Il 28 maggio 1974, alle 10.12, la deflagrazione di una bomba – nascosta in un cestito porta rifiuti - interrompe improvvisamente la manifestazione antifascista a Piazza della Loggia, a Brescia. Un boato enorme: urla, grida e subito dopo il silenzio.

Otto vittime e oltre cento i feriti. Alcune persone moriranno sul colpo, altre invece non riusciranno neppure ad arrivare in ospedale. Schegge, corpi, sangue e urla che si disperdevano sotto un cielo plumbeo.
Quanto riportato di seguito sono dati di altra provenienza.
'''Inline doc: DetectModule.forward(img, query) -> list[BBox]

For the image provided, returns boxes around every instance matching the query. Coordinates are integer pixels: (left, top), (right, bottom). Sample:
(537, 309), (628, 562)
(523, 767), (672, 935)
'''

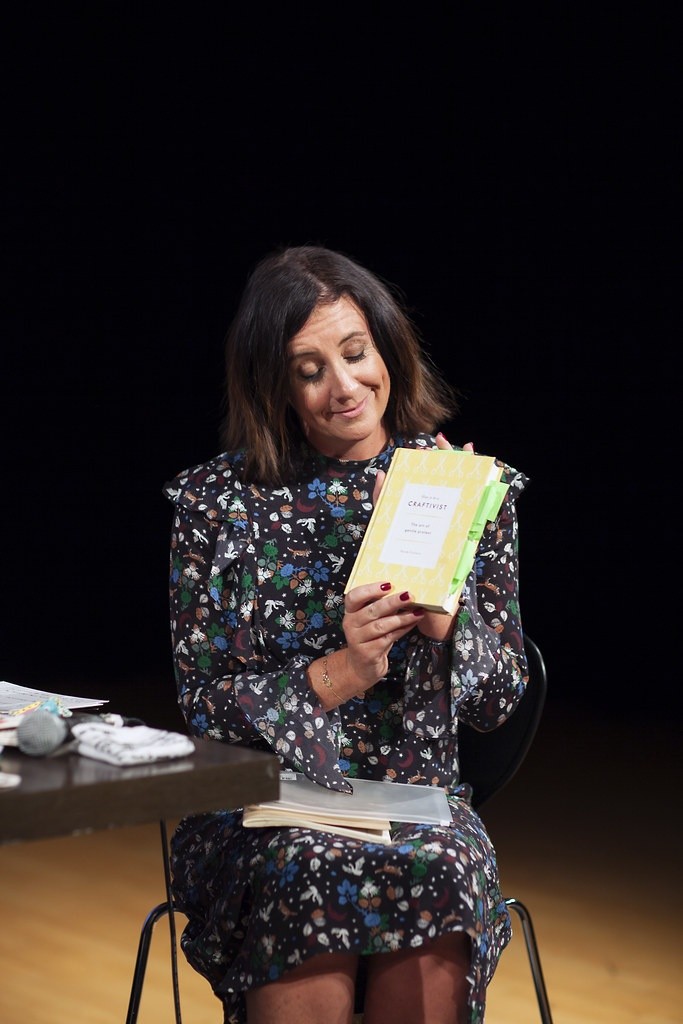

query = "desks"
(0, 733), (281, 842)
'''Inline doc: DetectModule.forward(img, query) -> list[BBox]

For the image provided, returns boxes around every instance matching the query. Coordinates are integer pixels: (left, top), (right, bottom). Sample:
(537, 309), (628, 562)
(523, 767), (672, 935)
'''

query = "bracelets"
(321, 657), (346, 703)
Una bomba che fa tremare l’intero Paese, che interrompe per sempre la voce di una piazza e il silenzio di chi si trovava dentro casa. Dopo i treni, le banche, le stazioni e i monumenti, gli stragisti avevano puntato alla voce del popolo libera e democratica.

Fa freddo quel giorno a Brescia, piove ma non c’è nessuna goccia dal cielo che fa più male delle lacrime che scivolano lungo i volti sofferenti dei sopravvissuti.

Quella strage, insieme a Piazza Fontana, Bologna e Italicus, è uno dei fatti più gravi avvenuti negli anni di piombo e, proprio come le precedenti, le piste avallate nel corso di questi lunghi e tortuosi anni sono state tante, troppe.

Molte le domande che si sono rincorse nella mente dei più attenti osservatori, come per esempio il motivo che ha spinto le autopompe a ripulire il luogo della strage, ancor prima che venissero effettuati i rilievi, e poi ancora silenzi, testimoni assenti e presunte piste che viravano verso altri orizzonti. Tante mezze verità che si sono rincorse per 43 anni, in attesa di una svolta giudiziaria che finalmente è arrivata. Dopo tre processi la condanna nel 2015 di Maurizio Tramonte e Carlo Maria Maggi, sentenza che verrà poi confermata in Cassazione nel 2017. Maggi è considerato il mandante ed è morto il 26 dicembre del 2018. Tramonte, militante di Ordine Nuovo e informatore dei Servizi segreti, è stato estradato dal Portogallo e sta scontando la sua pena in Italia.